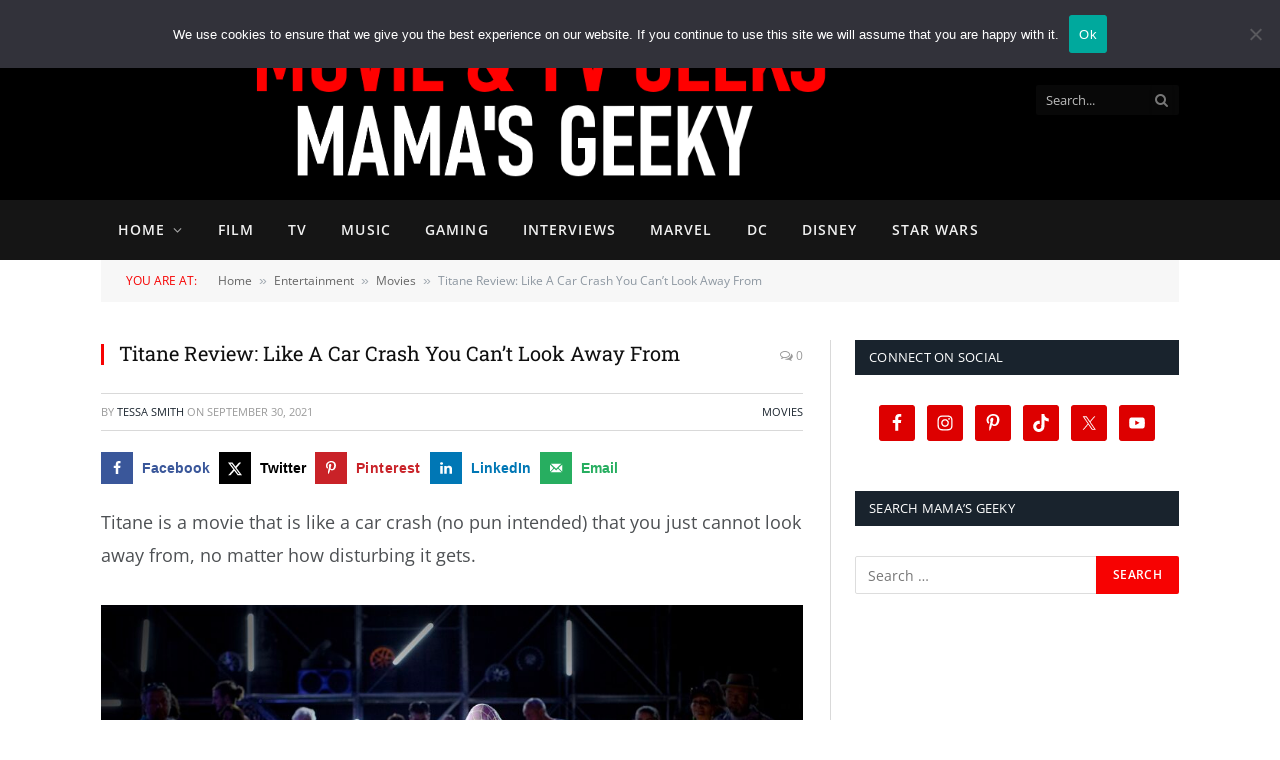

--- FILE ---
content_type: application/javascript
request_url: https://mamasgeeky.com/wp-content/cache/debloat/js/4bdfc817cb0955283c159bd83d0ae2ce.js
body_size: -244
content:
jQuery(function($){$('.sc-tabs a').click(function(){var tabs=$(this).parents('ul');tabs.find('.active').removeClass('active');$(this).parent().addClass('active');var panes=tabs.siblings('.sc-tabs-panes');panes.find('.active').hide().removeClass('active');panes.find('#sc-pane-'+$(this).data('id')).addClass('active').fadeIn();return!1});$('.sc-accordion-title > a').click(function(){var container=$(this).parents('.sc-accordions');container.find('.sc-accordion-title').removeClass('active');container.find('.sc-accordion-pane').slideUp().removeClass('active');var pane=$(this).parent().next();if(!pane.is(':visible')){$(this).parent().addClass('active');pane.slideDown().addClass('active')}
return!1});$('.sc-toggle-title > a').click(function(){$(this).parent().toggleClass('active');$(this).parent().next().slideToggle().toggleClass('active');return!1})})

- **WHAT THE EXERCISE ASKS**:
Every record is to be restated word for word, with the pictures left out.

- **TASK SOLUTION**:
--- FILE ---
content_type: application/javascript
request_url: https://mamasgeeky.com/wp-content/cache/debloat/js/4bdfc817cb0955283c159bd83d0ae2ce.js
body_size: -244
content:
jQuery(function($){$('.sc-tabs a').click(function(){var tabs=$(this).parents('ul');tabs.find('.active').removeClass('active');$(this).parent().addClass('active');var panes=tabs.siblings('.sc-tabs-panes');panes.find('.active').hide().removeClass('active');panes.find('#sc-pane-'+$(this).data('id')).addClass('active').fadeIn();return!1});$('.sc-accordion-title > a').click(function(){var container=$(this).parents('.sc-accordions');container.find('.sc-accordion-title').removeClass('active');container.find('.sc-accordion-pane').slideUp().removeClass('active');var pane=$(this).parent().next();if(!pane.is(':visible')){$(this).parent().addClass('active');pane.slideDown().addClass('active')}
return!1});$('.sc-toggle-title > a').click(function(){$(this).parent().toggleClass('active');$(this).parent().next().slideToggle().toggleClass('active');return!1})})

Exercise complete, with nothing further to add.